The Difference Between Scotch and Bourbon
Legally, here’s the difference
Scotch whisky has a long, proud heritage that likely stretches back long before its first recorded reference in 1495. Is it the oldest type of whisk(e)y on the planet? We will probably never know, but we can tell you exactly what it takes for a whisky to be legally considered “Scotch.” But before that let’s take a moment to review bourbon.
You’ll probably remember that bourbon has to be produced in the United States from a grain mixture that’s at least 51% corn, and must be aged in new, charred oak barrels. It can be distilled to no more than 160 proof, and it has to enter into the barrel for aging at no more than 125 proof. When it’s bottled, the spirit has to be at least 80 proof. Also, bourbon can’t contain any added flavors or coloring. But you probably knew all of that.

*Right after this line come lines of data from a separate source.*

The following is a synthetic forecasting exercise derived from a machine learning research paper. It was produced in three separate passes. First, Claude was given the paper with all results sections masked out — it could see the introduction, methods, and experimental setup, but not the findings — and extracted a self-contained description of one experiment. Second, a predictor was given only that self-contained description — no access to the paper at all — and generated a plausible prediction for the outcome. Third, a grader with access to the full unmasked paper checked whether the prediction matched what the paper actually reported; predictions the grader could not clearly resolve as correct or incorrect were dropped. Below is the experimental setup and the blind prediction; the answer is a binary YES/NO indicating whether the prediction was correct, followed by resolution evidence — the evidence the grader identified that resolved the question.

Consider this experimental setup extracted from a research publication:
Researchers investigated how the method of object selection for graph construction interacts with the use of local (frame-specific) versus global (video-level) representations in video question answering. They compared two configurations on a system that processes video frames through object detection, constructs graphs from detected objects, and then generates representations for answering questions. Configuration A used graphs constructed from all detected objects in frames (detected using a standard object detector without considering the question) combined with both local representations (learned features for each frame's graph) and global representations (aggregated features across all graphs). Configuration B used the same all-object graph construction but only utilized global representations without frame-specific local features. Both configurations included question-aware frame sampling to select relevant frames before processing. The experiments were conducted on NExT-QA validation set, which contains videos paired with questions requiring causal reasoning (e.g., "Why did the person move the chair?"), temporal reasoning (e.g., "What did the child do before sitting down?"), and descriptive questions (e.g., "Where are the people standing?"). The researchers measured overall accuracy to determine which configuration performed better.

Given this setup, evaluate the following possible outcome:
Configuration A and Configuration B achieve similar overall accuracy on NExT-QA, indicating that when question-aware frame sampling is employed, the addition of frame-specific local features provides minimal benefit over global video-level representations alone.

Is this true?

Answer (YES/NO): NO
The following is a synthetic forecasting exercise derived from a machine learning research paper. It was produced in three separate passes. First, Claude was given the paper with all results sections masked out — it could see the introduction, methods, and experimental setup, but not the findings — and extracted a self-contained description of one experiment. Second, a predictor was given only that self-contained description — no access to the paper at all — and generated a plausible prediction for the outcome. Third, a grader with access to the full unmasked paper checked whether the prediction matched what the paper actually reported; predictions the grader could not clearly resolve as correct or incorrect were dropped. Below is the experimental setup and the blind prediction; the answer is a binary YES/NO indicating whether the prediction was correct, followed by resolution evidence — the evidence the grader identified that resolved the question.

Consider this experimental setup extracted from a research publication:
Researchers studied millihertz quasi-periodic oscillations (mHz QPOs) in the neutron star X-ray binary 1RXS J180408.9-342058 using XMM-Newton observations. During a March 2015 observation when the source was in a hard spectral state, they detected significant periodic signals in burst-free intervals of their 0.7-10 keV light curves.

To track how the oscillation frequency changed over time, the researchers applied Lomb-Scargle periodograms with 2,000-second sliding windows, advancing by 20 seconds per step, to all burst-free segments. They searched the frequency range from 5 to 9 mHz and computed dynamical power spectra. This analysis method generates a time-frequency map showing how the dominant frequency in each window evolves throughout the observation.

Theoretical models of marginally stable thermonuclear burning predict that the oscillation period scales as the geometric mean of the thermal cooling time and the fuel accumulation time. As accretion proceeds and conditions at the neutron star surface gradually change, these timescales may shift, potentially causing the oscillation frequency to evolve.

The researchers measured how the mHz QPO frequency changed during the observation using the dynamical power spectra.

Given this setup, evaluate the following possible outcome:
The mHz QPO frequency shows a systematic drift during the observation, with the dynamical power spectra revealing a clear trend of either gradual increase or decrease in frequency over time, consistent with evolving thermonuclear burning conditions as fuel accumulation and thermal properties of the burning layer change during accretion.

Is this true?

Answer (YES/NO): NO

So what, legally, is Scotch? Well, that’s a little complicated, so lets start by breaking Scotches down by type. Single malt Scotch whisky can be produced only from water and malted barley at a single distillery through batch distillation in pot stills. Single grain Scotch is also distilled at a single distillery and, in addition to water and malted barley, can also contain whole grains of other malted or unmalted cereals. So those are the two basic types of Scotch, but there are also three different types of blended Scotch whisky:
- Blended malt Scotch is a blend of two or more single malt Scotches from different distilleries
- Blended grain Scotch is a blend of two or more single grain Scotches from different distilleries
- Blended Scotch may contain at least one of both single malt and single grain Scotch whiskies
Now what are the other legal requirements for Scotch? Rirst and most obviously: it has to be of Scotland—produced in a Scottish distillery using water and malted barley (and in the case of single grain—other cereals). Legally, the barley isn’t required to be Scottish in origin. This mixture must be processed into a wort at the same distillery, where it is next converted into a fermentable substrate through endogenous enzyme systems. At the same distillery, (they’re very particular on that point) it has to be fermented with yeast, and it must be distilled to an alcoholic strength by volume at under 94.8%.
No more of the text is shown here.